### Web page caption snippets
──────
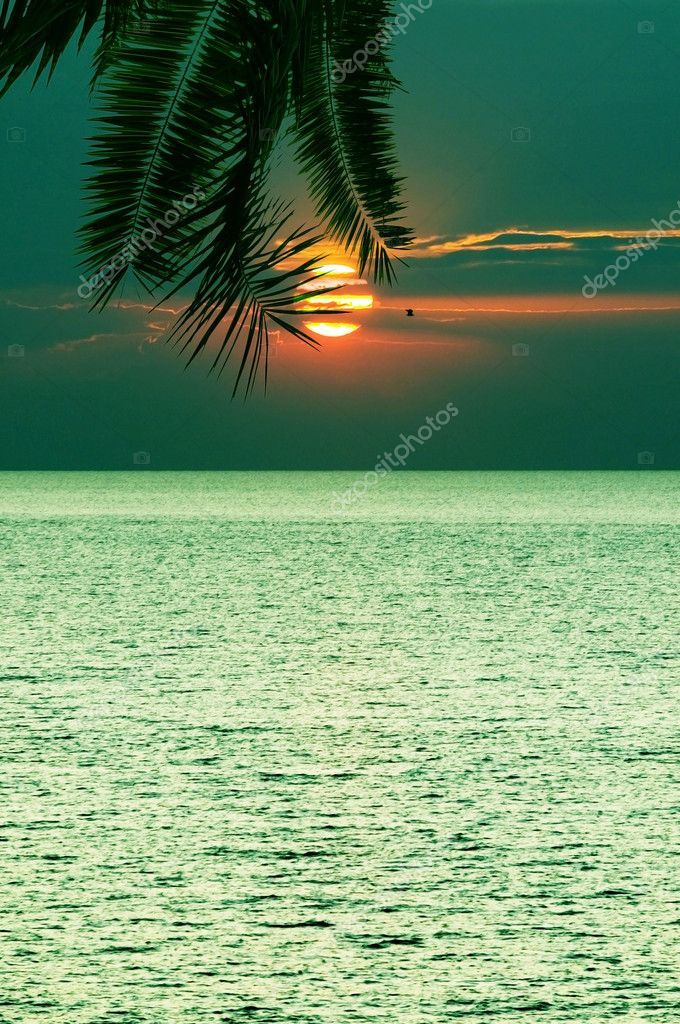 Beautifull tropical sunset at sea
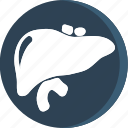 anatomy, body, health, human, lungs, part, parts icon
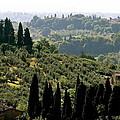 Toscana by Ira Shander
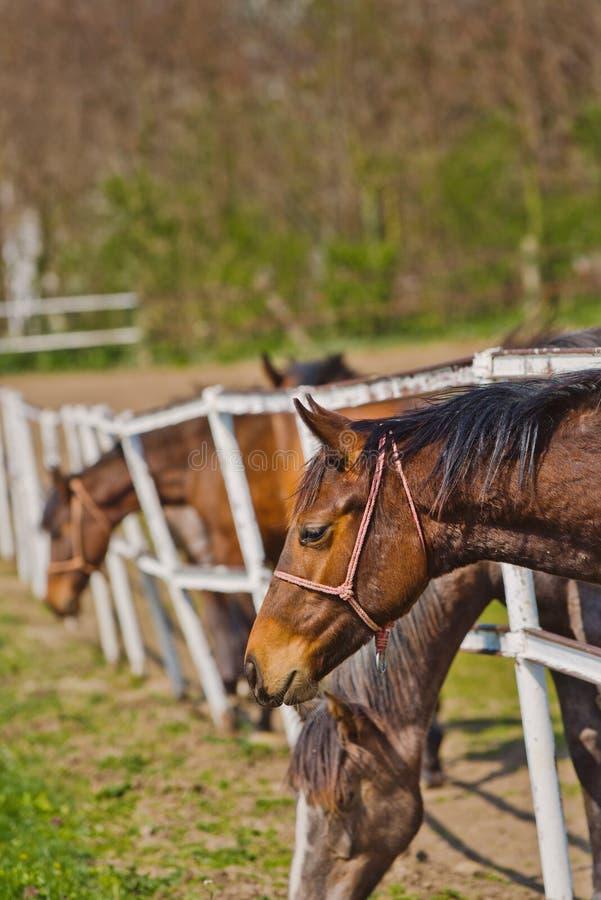 O rebanho de cavalos novos bonitos pasta no rancho da exploração agrícola fotos de stock royalty free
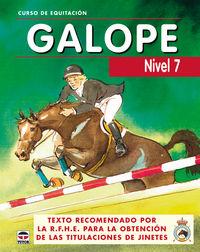 GALOPE - NIVEL 7 - CURSO DE EQUITACION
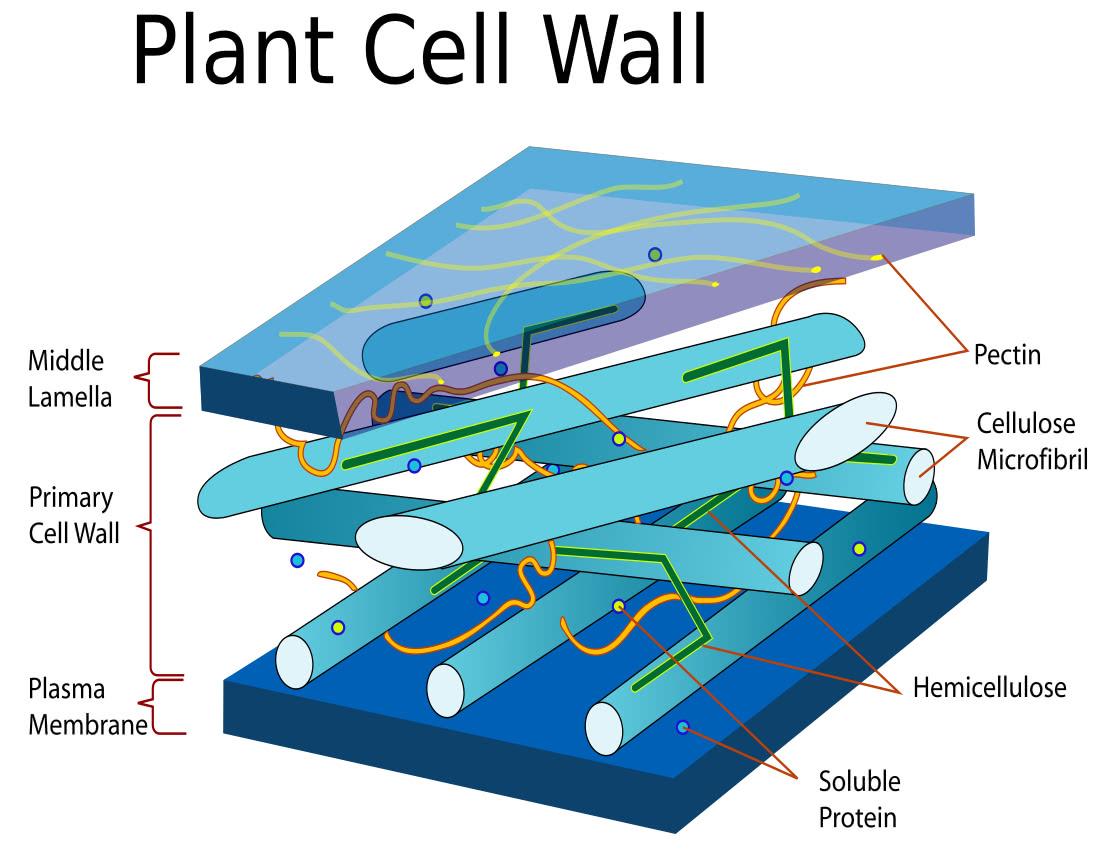 Wjec Biology  1 2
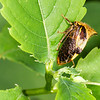 Buffalo Treehopper - Buffalo Treehopper on green leave at Fort Bellefonte , PA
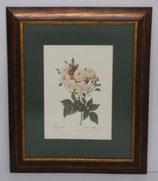 Floral & Plant 9 (Code: FP9P1)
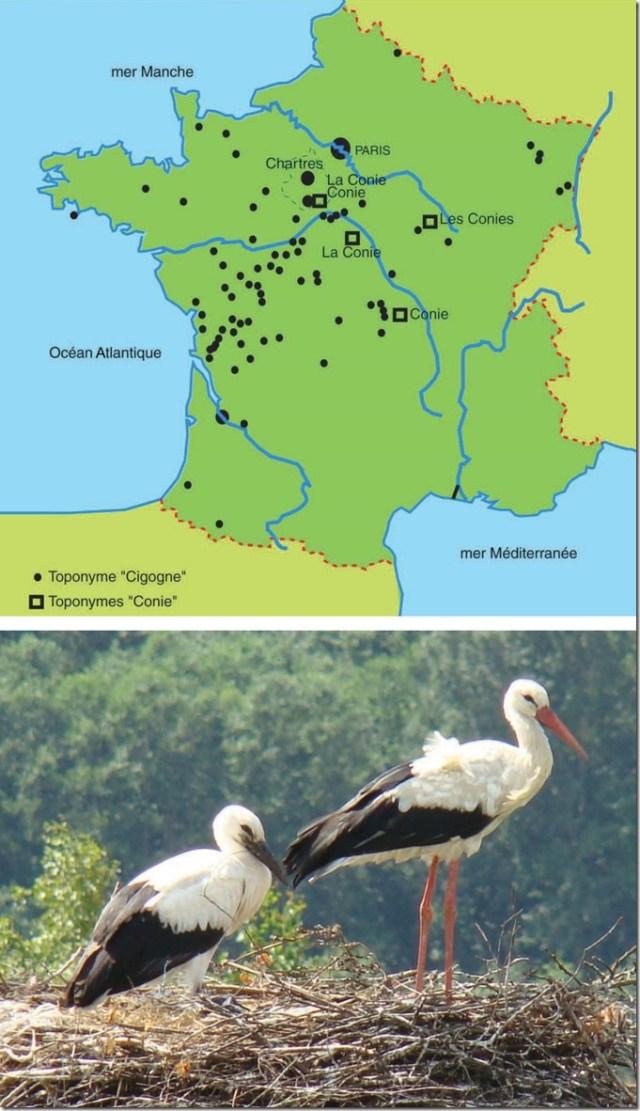 Les toponymes Conie et Cigogne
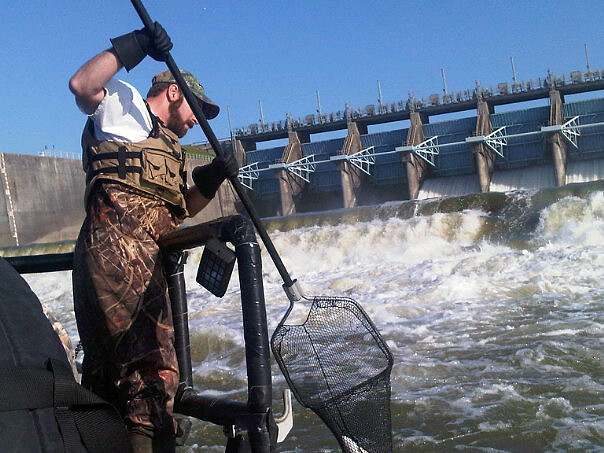 Gone fishing lake livingston brian bartram scoops up a for Lake livingston fishing report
──────
Omit all pictures, and repeat exactly the lines from the line containing "Les toponymes Conie et Cigogne" through the end of the data.

### Solution to the problem
 Les toponymes Conie et Cigogne
 Gone fishing lake livingston brian bartram scoops up a for Lake livingston fishing report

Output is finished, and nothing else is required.